While it's not specifically stated in the rules, the basis for the different detection stopping power of these materials loosely corresponds with the ability of different materials to stop real-life electromagnetic radiation overall, including visible light and x-rays.
This is made most obvious by the special inclusion of lead, a material that is very soft, but is well known for being good at blocking x-rays due to its density, and not much else. (Density, not hardness, is the main factor for determining the ability of a material when it comes to blocking radiation.)
Brick, as well as tightly packed soil (but not surface soil or wood), has a density of around 2 g/cm^3 - close to that of most common stone. So one can probably classify brick as stone for these purposes.
In real life water and glass are almost as good as stone for blocking high-energy radiation, but they do let visible light through, so it makes sense for detection magic to penetrate them as well.

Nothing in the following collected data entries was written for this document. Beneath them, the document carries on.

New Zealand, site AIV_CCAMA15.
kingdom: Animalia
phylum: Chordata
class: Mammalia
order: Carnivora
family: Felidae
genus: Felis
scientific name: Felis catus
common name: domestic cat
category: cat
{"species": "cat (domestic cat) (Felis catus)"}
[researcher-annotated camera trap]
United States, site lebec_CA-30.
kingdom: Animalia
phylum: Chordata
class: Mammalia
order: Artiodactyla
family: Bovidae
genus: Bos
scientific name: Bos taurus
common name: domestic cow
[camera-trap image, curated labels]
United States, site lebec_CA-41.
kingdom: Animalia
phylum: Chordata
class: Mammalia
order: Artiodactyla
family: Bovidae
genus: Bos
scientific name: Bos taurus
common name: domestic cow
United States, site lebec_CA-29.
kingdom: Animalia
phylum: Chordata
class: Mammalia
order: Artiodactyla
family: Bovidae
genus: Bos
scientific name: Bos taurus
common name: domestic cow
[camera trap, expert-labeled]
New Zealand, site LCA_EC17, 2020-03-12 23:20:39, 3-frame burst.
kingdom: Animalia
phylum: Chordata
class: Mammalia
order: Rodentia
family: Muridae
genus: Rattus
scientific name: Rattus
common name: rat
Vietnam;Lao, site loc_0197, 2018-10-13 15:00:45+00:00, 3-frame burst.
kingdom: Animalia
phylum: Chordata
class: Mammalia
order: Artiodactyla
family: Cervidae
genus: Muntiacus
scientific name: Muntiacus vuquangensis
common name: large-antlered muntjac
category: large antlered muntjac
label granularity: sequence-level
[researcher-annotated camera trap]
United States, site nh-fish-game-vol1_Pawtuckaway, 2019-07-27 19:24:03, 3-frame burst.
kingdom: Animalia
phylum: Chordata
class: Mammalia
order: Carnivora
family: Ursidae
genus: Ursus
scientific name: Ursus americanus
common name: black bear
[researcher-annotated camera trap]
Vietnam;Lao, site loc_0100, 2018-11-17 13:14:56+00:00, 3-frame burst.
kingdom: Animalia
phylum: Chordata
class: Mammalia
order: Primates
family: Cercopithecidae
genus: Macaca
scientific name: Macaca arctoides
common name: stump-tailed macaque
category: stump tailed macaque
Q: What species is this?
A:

But when it comes to determining whether a solid, opaque material is closer to stone or metal, it seems logical to extrapolate the rule based on its density.
(Most common metals hover around 7-9 g/cm^3, while lead is a high 11.34 g/cm^3. Incidentally, gold and platinum have densities even higher than lead and are better at stopping radiation, but are not typically used because they are expensive. The rules for Detect Evil/Good state "common metal", and one can argue that these are not common metals, but precious metals, while the rules for Detect Thoughts do not specify "common". Whether one wants to give a gold or platinum sheet the same magic-blocking abilities as a lead one is up to the DM's digression.)